In response to the growing challenge of storing vast quantities of biological data generated by biomedical research Dr. Nick Goldman and the European Bioinformatics Institute have developed a method to encode huge amounts of information in DNA itself. Every day the huge quantities and speed of data pouring into servers gets larger. When research groups sequence DNA the file sizes are too large to be kept on local computers. It is this problem that was the motivation for Nick Goldman to develop his new technology. Their goal is a system that will safely store the equivalent of one million CDs in a gram of DNA for 10,000 years. Nick’s work was has been featured in The New York Times, The Guardian and on BBC News amongst other media outlets.

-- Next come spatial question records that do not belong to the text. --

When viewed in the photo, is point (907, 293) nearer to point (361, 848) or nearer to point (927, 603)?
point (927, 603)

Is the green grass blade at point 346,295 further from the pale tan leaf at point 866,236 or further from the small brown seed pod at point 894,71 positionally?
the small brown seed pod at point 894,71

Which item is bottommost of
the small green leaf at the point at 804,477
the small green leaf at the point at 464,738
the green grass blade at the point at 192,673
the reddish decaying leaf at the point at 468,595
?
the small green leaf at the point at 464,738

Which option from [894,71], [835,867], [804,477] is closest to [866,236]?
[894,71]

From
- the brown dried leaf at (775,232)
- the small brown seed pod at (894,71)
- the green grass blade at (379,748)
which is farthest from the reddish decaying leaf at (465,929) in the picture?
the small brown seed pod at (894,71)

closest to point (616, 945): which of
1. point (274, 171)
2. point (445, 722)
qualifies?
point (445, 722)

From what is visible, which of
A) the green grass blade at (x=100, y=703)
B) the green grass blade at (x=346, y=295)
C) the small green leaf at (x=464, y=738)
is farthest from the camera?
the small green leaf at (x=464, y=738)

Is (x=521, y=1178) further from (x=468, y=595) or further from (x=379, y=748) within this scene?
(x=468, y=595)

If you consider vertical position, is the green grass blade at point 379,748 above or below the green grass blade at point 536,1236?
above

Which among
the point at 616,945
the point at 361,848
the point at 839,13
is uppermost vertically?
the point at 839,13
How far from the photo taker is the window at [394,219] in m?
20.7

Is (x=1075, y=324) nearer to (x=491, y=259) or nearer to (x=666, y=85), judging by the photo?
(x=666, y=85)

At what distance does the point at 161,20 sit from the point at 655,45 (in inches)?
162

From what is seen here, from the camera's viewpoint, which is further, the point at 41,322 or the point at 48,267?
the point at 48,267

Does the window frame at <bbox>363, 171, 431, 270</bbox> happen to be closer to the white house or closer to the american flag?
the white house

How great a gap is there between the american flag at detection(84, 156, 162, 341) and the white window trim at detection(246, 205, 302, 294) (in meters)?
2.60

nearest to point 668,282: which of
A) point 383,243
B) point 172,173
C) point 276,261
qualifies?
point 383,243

The Kreutzer Quartet will play the full-length composition live during the preview on 12 June [2015] timed with the setting of the sun through the large westerly windows. [emphasis mine] During the passage of the second movement the stage will fall silent, the music will be released into the auditorium in the form of bubbles. The performance will be accompanied by film projection and a discussion about the project.

The exhibit runs from June 12 – July 5, 2015. Hours and location can be found on the CGP website.

The Music of the Spheres DNA/music project was first mentioned here in a May 5, 2014 post about the launch of the book ‘Synthetic Aesthetics: Investigating Synthetic Biology’s Designs on Nature’. The launch featured a number of performances and events, scroll down abut 80% of the way for the then description of Music of the Spheres.